▶ [PROBLEM DETAILS] Write out the stretch of the aquarium lighting thread from "I use those" through "horizontally onto something.", reproducing it word for word.

▶ [EXCERPT]
──────────────────────────────

# Lighting experts' suggestions appreciated..



## Hoppy (Dec 24, 2005)

I think those clip on lights would spread out the light so much you would hate it. You could consider one of these: http://www.catalinaaquarium.com/product_info.php?cPath=71_76&products_id=1198 hanging about a foot above the top of the tank. There will be a lot of spillover light with this too, but you will get that with almost any light because the 9.4 inch height of the tank forces you to raise any light except a T8 light to reduce the intensity down to low light. And, I didn't find a 36 inch T8 fixture in a brief search, that didn't use a 24 inch long bulb. With that sitting on top of the tank, the ends of the tank wouldn't get enough light. But, two of these, http://www.catalinaaquarium.com/product_info.php?cPath=71_72&products_id=1165 hanging end to end might work alright sitting right near the top of the tank.


----------



## g33tar (Jan 8, 2010)

Hmm the two 16's might work out. But then I need to figure out how to hang them over the tank without a lid on the tank. 

Do you think if i lightly smush the shop lights so theyre more oblong / ovular it would help focus the light widthwise and spread the light out lengthwise? ...or am i trying to be too thrifty here


----------



## JennaH (Sep 28, 2009)

yay! congrats on the new tank, i love mine even though it's not up and running yet, it's really a very unique tank. can't help you on the lighting, i decided to go reef with this one... 78w t5ho


----------



## sparkysko (Jun 11, 2004)

I use those clip on light fixtures and CFLs to grow pineapples in my house. They're kinda ugly, and sometimes difficult to get positioned the way you want them. Often the weight of them prevents them from being clipped horizontally onto something.

I would consider looking for some pendant lights. Ikea has some for $10. You can probably also find them at the ceiling light section of home depot. I think it would look cleaner hanging lights from the ceiling than using the clip-ons. Here's a $15 one from Ikea. It takes standard bulbs, and there's 6 of them available in New Haven... (This is actually the 20" model, the 10" model doesn't have the fancy ceiling mount thingy)


----------



## g33tar (Jan 8, 2010)

Yea im in the Mr. Aqua 12 gallon club with you Jenna. Good taste in television shows too. LOST TONIGHT! YEOW 

Those hanging lamps do look much more professional Sparky...but do they need to be wired into the celing? Cause i definately cant do that.

──────────────────────────────

▶ [COLLECTED DATA]
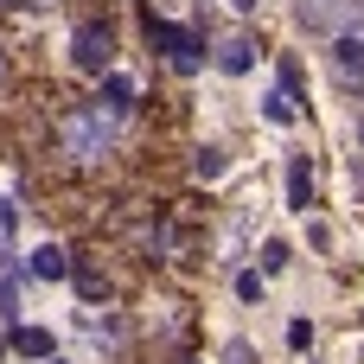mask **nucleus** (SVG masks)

──────────────────────────────

▶ [ANSWER TO THIS TASK]
I use those clip on light fixtures and CFLs to grow pineapples in my house. They're kinda ugly, and sometimes difficult to get positioned the way you want them. Often the weight of them prevents them from being clipped horizontally onto something.